Actuellement, cette plateforme permet de représenter à des résolutions spatiale et temporelle fines les interactions entre les activités agricoles (choix d’assolement, conduite des différents systèmes de culture au sein de chaque système de production), l’hydrologie des différentes ressources en eau (basé sur les formalismes de la plateforme SWAT®) et la gestion des ressources en eau (lâchers, restrictions, choix entre ressources).
Plus généralement, Maelia propose une architecture logicielle pour traiter des questions concernant les interactions entre activités agricoles, dynamiques du paysage agricole et gestion des ressources naturelles à l’échelle du territoire.

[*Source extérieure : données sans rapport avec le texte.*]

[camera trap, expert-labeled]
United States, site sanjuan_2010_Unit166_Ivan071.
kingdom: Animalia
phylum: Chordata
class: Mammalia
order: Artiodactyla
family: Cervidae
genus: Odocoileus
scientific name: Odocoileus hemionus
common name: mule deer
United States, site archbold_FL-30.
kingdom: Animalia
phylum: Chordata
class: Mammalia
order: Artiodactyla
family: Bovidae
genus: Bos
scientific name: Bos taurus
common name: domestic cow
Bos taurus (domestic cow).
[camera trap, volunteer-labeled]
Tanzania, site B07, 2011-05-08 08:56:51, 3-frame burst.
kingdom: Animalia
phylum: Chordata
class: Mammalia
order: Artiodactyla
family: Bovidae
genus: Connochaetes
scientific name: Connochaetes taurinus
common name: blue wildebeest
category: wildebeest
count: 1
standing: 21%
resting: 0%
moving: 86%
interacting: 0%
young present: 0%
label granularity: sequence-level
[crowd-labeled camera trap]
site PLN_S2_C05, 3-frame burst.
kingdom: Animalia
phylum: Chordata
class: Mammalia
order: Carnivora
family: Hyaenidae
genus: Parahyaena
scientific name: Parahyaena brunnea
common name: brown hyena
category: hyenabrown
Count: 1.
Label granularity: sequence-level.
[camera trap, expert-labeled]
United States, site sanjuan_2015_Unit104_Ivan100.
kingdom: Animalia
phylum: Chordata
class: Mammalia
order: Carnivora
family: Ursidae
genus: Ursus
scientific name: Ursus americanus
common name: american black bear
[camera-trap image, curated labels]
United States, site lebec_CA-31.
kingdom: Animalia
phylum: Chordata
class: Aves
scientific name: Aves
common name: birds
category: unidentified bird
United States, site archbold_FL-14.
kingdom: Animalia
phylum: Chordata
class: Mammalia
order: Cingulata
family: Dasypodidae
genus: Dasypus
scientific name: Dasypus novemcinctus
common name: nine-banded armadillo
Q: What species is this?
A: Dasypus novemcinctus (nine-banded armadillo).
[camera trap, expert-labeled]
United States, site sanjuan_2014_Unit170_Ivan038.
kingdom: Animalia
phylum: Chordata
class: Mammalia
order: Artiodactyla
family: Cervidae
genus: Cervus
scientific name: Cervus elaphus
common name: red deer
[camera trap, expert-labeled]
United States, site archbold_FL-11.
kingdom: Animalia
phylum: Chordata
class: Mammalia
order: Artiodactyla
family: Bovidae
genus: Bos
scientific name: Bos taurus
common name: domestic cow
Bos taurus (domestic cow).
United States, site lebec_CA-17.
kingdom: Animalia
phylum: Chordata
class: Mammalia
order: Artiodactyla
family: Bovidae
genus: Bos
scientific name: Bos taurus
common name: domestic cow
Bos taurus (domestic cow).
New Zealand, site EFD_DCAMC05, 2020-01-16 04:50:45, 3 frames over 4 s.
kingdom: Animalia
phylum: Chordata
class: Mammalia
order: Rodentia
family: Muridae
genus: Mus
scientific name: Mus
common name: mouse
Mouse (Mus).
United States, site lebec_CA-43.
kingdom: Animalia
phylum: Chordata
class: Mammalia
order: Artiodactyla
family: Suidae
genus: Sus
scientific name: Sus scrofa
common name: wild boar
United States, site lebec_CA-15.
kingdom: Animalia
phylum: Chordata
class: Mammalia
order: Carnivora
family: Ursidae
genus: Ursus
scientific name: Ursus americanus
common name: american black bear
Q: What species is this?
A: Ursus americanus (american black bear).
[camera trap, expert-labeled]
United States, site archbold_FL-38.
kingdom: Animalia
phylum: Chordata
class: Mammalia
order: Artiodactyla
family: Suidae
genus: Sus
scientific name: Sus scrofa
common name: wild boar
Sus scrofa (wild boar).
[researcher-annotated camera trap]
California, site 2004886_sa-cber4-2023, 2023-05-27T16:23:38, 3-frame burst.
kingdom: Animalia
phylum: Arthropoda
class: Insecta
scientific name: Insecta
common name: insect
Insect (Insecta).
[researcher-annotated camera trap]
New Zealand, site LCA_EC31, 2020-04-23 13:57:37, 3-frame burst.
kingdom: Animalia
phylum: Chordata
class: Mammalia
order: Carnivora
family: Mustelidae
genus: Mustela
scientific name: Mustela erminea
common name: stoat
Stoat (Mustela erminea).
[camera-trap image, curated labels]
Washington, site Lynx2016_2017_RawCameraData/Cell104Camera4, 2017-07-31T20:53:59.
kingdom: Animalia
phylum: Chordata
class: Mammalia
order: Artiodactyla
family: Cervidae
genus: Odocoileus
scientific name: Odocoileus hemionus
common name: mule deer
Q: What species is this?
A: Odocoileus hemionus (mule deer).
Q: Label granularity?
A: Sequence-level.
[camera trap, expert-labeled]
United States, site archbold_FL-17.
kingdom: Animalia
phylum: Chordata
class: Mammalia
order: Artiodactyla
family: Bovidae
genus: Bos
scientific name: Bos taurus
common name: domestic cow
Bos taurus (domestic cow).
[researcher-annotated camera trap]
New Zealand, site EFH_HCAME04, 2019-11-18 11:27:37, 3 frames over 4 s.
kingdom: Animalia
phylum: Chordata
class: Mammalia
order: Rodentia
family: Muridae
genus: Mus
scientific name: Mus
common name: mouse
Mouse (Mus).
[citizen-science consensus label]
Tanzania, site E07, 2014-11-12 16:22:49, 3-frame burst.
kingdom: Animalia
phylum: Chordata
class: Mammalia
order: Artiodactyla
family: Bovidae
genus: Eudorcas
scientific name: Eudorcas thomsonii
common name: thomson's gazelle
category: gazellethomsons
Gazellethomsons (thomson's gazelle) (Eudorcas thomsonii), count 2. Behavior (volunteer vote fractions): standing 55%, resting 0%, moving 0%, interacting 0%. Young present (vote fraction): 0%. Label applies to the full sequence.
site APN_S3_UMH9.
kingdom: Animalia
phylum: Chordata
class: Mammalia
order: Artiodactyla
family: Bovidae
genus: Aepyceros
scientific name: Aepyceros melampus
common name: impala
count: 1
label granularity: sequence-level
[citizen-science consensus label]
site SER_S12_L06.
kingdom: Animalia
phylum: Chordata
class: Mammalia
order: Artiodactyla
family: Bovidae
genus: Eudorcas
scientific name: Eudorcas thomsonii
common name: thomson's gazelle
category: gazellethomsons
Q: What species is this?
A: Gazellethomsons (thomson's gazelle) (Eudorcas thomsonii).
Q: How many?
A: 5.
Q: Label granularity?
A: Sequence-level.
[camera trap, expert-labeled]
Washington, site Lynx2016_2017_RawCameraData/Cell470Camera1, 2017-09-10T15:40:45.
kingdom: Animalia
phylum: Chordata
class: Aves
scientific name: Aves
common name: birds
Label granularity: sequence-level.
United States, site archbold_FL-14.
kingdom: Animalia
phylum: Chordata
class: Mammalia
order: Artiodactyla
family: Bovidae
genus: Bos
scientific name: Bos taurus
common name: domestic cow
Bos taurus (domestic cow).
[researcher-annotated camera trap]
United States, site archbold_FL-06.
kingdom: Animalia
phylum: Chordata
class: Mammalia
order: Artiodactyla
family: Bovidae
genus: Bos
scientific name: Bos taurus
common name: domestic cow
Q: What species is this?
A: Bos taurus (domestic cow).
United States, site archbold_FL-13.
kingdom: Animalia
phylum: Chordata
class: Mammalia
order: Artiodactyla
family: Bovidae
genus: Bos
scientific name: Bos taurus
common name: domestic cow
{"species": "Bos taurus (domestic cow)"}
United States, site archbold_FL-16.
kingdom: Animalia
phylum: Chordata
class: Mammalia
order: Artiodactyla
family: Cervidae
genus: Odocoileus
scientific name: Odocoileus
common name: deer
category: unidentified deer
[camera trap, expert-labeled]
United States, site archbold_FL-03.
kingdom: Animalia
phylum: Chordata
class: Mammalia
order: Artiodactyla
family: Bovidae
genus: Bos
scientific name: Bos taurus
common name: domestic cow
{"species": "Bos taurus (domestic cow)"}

De manière originale, elle permet de représenter le fonctionnement et les interactions entre les 4 grands sous-systèmes d’un système socio-écologique : (i) l’écosystème, (ii) le système de ressources générées par cet écosystème, (iii) les activités des usagers de ces ressources et (iv) le système de gouvernance qui cherche à réguler les interactions entre usagers et ressources.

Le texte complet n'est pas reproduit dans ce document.